Zamień "robaki" na "stwory" w części wpisu o reinkarnacji, która zaczyna się od słów "Portal ten bowiem" i kończy na "kosztem innych istot.". Przepisz ten fragment już po zmianie.

### [Wybrany fragment]
-------------------------

24.09.2014

uśpieni 3 - rezonans z przyszłością

























Ze sporą niechęcią cytuję tu portal nautilus.org.pl z powodu zasadniczej kwestii  moralnej.

























Portal ten bowiem jest kolejnym bezrefleksyjnym propagatorem koncepcji reinkarnacji. By dać choć namiastkę prawdy o tej potworności wystarczy przypomnieć diaboliczne robaki z serialu "Gwiezdne Wrota". Każda osoba bezmyślnie akceptująca tego typu pasożytnictwo sama daje świadectwo o sobie. Sama stawia się w roli takiego plugawego pasożyta, wchodzi w cyniczny kompromis z bestią myśląc tylko i wyłącznie o sobie, o swoim przetrwaniu, kosztem innych istot.

-------------------------

### [Udostępniony materiał]
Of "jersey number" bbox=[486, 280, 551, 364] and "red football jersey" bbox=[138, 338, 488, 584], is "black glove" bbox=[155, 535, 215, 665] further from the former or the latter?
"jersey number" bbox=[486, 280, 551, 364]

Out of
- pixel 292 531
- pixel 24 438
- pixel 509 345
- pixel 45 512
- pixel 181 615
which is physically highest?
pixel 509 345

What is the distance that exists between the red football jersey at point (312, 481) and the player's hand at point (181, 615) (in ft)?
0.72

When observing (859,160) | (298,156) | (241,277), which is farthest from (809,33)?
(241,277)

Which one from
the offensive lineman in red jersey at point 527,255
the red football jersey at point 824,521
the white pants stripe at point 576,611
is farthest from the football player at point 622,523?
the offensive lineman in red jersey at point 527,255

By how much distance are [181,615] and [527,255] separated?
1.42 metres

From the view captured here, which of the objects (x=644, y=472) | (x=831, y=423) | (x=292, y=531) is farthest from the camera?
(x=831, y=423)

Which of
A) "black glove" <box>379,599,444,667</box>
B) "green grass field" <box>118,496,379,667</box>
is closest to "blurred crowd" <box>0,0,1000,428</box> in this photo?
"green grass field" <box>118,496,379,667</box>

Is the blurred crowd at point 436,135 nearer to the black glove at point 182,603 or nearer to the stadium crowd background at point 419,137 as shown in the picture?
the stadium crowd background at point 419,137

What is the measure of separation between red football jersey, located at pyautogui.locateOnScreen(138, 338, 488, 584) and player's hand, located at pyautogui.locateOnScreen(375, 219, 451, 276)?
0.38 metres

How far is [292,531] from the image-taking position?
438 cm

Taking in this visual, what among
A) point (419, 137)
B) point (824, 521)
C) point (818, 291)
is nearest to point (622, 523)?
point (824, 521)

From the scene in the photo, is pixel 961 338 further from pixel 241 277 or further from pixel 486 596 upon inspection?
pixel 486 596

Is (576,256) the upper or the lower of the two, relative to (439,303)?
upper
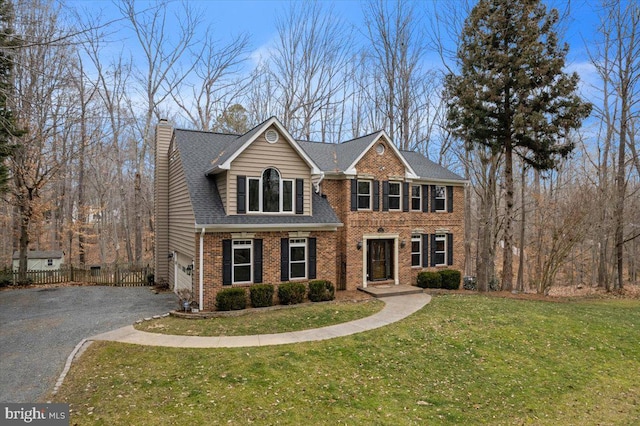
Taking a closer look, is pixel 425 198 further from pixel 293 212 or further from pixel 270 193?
pixel 270 193

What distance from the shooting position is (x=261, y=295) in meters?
12.8

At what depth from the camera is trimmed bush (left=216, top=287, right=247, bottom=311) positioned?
12.2 m

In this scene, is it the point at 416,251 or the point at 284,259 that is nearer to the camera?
the point at 284,259

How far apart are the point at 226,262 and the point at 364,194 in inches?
287

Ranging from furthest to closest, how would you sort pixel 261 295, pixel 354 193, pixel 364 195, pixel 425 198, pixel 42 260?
pixel 42 260 → pixel 425 198 → pixel 364 195 → pixel 354 193 → pixel 261 295

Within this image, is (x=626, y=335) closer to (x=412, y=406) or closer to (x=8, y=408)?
(x=412, y=406)

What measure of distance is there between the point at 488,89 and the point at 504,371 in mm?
13405

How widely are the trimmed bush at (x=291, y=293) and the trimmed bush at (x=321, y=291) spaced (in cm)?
41

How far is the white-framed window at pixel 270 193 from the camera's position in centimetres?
1332

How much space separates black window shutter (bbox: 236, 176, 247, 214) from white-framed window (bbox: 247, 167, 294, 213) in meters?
0.16

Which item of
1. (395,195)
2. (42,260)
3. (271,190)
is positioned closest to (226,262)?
(271,190)

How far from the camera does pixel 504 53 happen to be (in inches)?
645

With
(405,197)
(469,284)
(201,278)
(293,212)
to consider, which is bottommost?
(469,284)

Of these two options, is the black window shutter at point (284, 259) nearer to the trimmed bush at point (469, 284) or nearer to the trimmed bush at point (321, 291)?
the trimmed bush at point (321, 291)
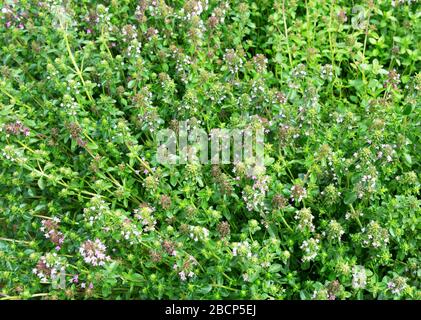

-------------------------

### [Pełna odpowiedź]
Portal ten bowiem jest kolejnym bezrefleksyjnym propagatorem koncepcji reinkarnacji. By dać choć namiastkę prawdy o tej potworności wystarczy przypomnieć diaboliczne stwory z serialu "Gwiezdne Wrota". Każda osoba bezmyślnie akceptująca tego typu pasożytnictwo sama daje świadectwo o sobie. Sama stawia się w roli takiego plugawego pasożyta, wchodzi w cyniczny kompromis z bestią myśląc tylko i wyłącznie o sobie, o swoim przetrwaniu, kosztem innych istot.